*** Opening TEXT SHOWN ***
BlackBerry Sues Snapchat Over Alleged Patent Violation

| April 5 , 2018 , 13:18 IST

Blackberry has filed a 71-page lawsuit in the Central District Court of California against multimedia messaging app Snapchat for infringing six patents, including map improvements for mobile devices, advertising techniques and user interface improvements.

The company claimed that it had patented concepts which Snapchat Inc. aped in subsequent years without paying for it.

"BlackBerry has a well-earned reputation for protecting and securing our customers' data and privacy. For more than a year we have been working to establish a dialogue with Snap as we believe there are far more opportunities for partnership than disagreement. While we continue to hold this door open, we also have a strong claim that Snap infringed on our intellectual property, harmed our shareholders, and we have an obligation to pursue appropriate legal remedies." A BlackBerry spokesperson sent the following emailed statement to Mashable.

The Canadian company also cited Snap Maps and the display count of unread messages on a notification dot as infringing activities.

This comes a month after BlackBerry filed a lawsuit in a Los Angeles court against Facebook and its subsidiaries, Instagram and WhatsApp for allegedly infringing on some of its patents including security features, mobile notifications and combining gaming with messaging.
*** Closing TEXT SHOWN ***
*** Opening INFORMATION SHOWN ***
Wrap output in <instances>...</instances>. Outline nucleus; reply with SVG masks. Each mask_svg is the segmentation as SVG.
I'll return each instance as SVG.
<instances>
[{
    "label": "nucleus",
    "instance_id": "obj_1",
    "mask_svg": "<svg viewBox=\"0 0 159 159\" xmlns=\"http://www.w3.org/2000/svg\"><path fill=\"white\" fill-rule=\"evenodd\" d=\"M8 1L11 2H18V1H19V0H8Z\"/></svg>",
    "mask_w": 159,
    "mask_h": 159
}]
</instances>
*** Closing INFORMATION SHOWN ***
# TO DO
**1.** Summarize the article on BlackBerry's lawsuit against Snapchat in two sentences.
**2.** Update the article on BlackBerry's lawsuit against Snapchat by reproducing everything from "BlackBerry Sues Snapchat" down to "user interface improvements.", with "71-page" replaced by "seventy-one-page".

# RESULTS FOR EACH TASK
**1.** BlackBerry has filed a 71-page lawsuit in the Central District Court of California accusing Snapchat of infringing six patents, including map improvements for mobile devices, advertising techniques and user interface improvements. It also cites Snap Maps and the count of unread messages on a notification dot as infringing activities, and the suit comes a month after BlackBerry sued Facebook, Instagram and WhatsApp in a Los Angeles court over alleged patent infringement.

**2.**
BlackBerry Sues Snapchat Over Alleged Patent Violation

| April 5 , 2018 , 13:18 IST

Blackberry has filed a seventy-one-page lawsuit in the Central District Court of California against multimedia messaging app Snapchat for infringing six patents, including map improvements for mobile devices, advertising techniques and user interface improvements.